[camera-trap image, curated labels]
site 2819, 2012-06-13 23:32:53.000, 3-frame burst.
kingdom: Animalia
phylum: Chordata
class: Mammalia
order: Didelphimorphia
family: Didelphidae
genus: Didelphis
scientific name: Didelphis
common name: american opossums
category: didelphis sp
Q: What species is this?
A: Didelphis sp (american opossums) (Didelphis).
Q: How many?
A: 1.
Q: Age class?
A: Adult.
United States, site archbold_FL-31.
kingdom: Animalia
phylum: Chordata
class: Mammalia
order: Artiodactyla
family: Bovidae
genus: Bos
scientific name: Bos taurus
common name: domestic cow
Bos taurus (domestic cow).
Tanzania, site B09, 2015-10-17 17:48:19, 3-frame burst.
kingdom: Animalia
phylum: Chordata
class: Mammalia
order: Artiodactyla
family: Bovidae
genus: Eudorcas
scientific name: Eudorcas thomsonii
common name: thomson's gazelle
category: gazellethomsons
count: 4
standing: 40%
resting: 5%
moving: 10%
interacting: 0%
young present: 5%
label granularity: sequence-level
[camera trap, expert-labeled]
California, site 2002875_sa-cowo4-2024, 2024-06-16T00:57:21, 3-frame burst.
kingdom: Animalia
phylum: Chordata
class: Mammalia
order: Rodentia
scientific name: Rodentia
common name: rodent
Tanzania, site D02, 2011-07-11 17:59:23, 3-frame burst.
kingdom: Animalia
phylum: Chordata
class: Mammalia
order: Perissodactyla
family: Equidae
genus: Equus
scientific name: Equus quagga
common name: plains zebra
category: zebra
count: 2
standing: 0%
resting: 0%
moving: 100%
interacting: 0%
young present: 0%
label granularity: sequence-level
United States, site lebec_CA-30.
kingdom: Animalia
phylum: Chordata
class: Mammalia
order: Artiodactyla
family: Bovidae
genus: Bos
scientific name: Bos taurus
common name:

#### Your assignment
Nothing but the full listing, copied exactly, belongs in the answer.

#### Answer section
[camera-trap image, curated labels]
site 2819, 2012-06-13 23:32:53.000, 3-frame burst.
kingdom: Animalia
phylum: Chordata
class: Mammalia
order: Didelphimorphia
family: Didelphidae
genus: Didelphis
scientific name: Didelphis
common name: american opossums
category: didelphis sp
Q: What species is this?
A: Didelphis sp (american opossums) (Didelphis).
Q: How many?
A: 1.
Q: Age class?
A: Adult.
United States, site archbold_FL-31.
kingdom: Animalia
phylum: Chordata
class: Mammalia
order: Artiodactyla
family: Bovidae
genus: Bos
scientific name: Bos taurus
common name: domestic cow
Bos taurus (domestic cow).
Tanzania, site B09, 2015-10-17 17:48:19, 3-frame burst.
kingdom: Animalia
phylum: Chordata
class: Mammalia
order: Artiodactyla
family: Bovidae
genus: Eudorcas
scientific name: Eudorcas thomsonii
common name: thomson's gazelle
category: gazellethomsons
count: 4
standing: 40%
resting: 5%
moving: 10%
interacting: 0%
young present: 5%
label granularity: sequence-level
[camera trap, expert-labeled]
California, site 2002875_sa-cowo4-2024, 2024-06-16T00:57:21, 3-frame burst.
kingdom: Animalia
phylum: Chordata
class: Mammalia
order: Rodentia
scientific name: Rodentia
common name: rodent
Tanzania, site D02, 2011-07-11 17:59:23, 3-frame burst.
kingdom: Animalia
phylum: Chordata
class: Mammalia
order: Perissodactyla
family: Equidae
genus: Equus
scientific name: Equus quagga
common name: plains zebra
category: zebra
count: 2
standing: 0%
resting: 0%
moving: 100%
interacting: 0%
young present: 0%
label granularity: sequence-level
United States, site lebec_CA-30.
kingdom: Animalia
phylum: Chordata
class: Mammalia
order: Artiodactyla
family: Bovidae
genus: Bos
scientific name: Bos taurus
common name:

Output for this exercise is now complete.